On the other hand, the contrary is happening in the bread wheat-producing states of the central plateau (mainly Guanajuato) which is reporting insufficient water availability and a reduction in planted area. Market analysts indicated that plantings in the area, as of December 31, 2012, was down 85 percent compared with same date a year before due to the prolonged drought that left reservoirs at very low levels.

Official sources stated that, in general, of the total volume of water used in agriculture in Guanajuato, more than half is extracted from groundwater (through wells), which causes severe overexploitation of aquifers. It is provoking a depression of 2 to 5 meters per year and dramatically raising energy costs for the water extraction. In Guanajuato, wheat is one of the main crops of the fall/winter crop cycle under irrigation. In addition to the current adverse weather conditions, productivity is low due to wheat growers who do not irrigate with the accurate timing and volume that the cultivation requires to produce higher yields. Commonly, wheat growers decide to irrigate according to their experience and plant appearance, which may not always the best approach. Moreover, the lack of agricultural land leveling combined with the lack of knowledge of the technical irrigation design elements such as water usage by application and length and width of grooves, are causing great loses of water by surface runoff (“coleus”). Consequently, this affects large water volumes and in turn generates low efficiency in its use at farm level, a serious problem for Mexican agriculture generally.

#### Material supplied:
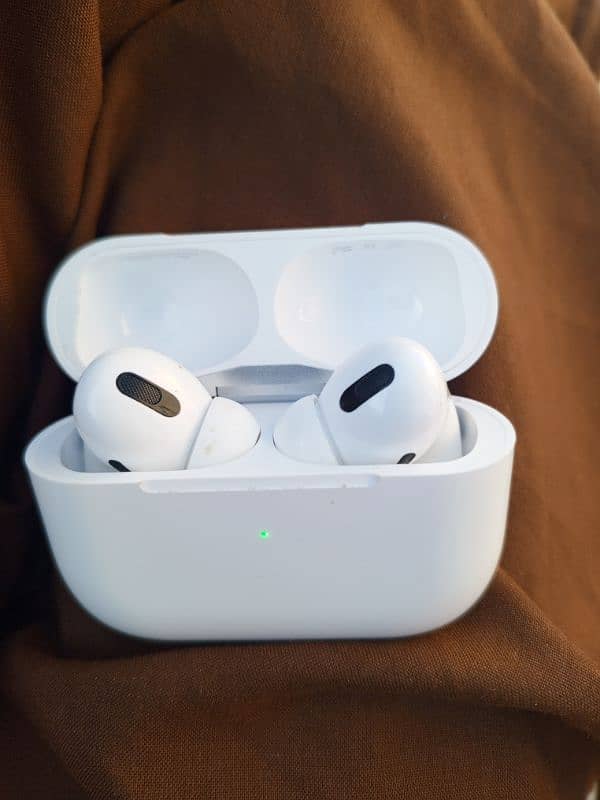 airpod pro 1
* * *
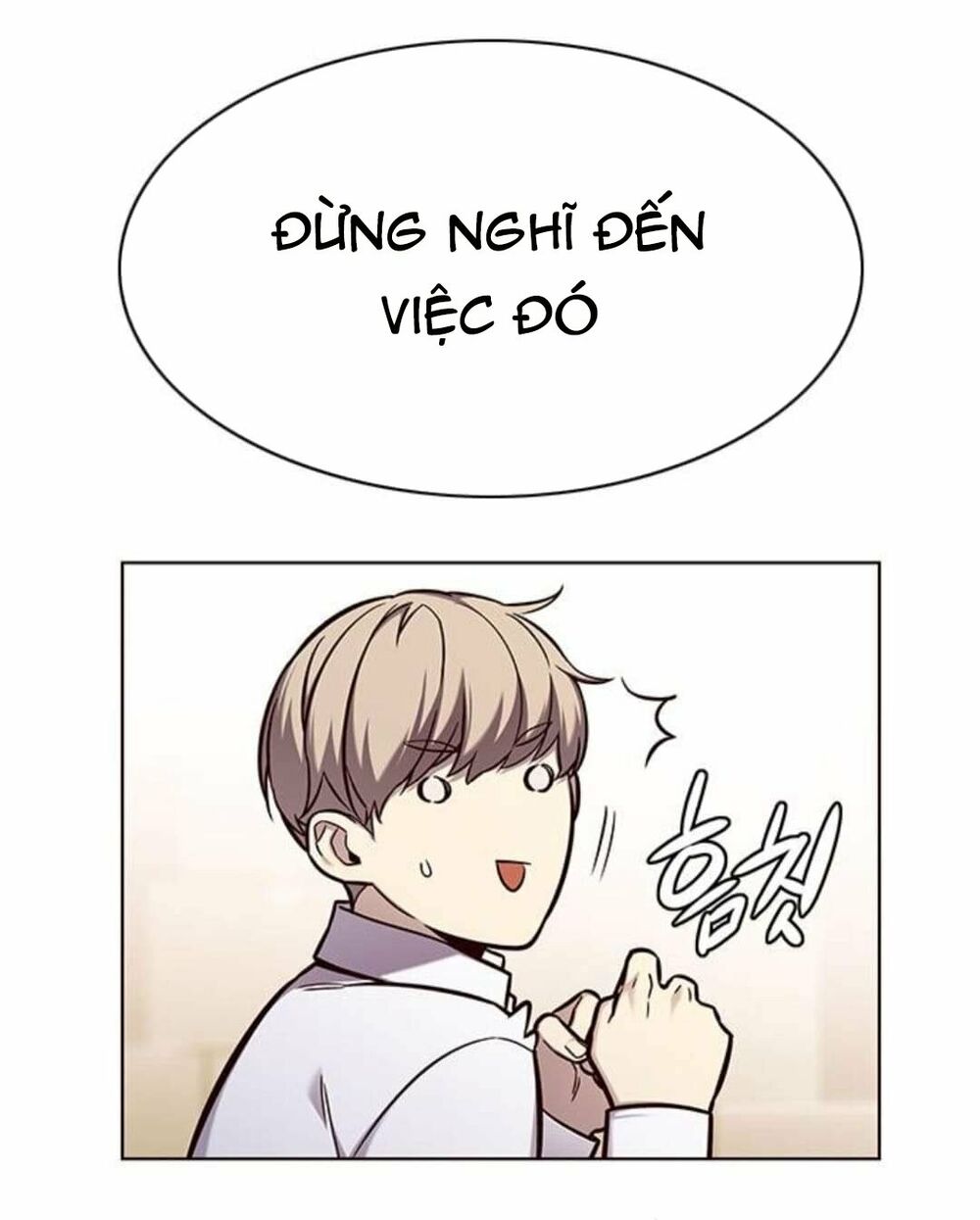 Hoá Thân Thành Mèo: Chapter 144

#### Assignment:
According to the passage on wheat and water in Guanajuato, what share of the water used in agriculture there is drawn from groundwater? The records were taken from a different source than the text.

#### Solution to this task:
More than half, extracted through wells.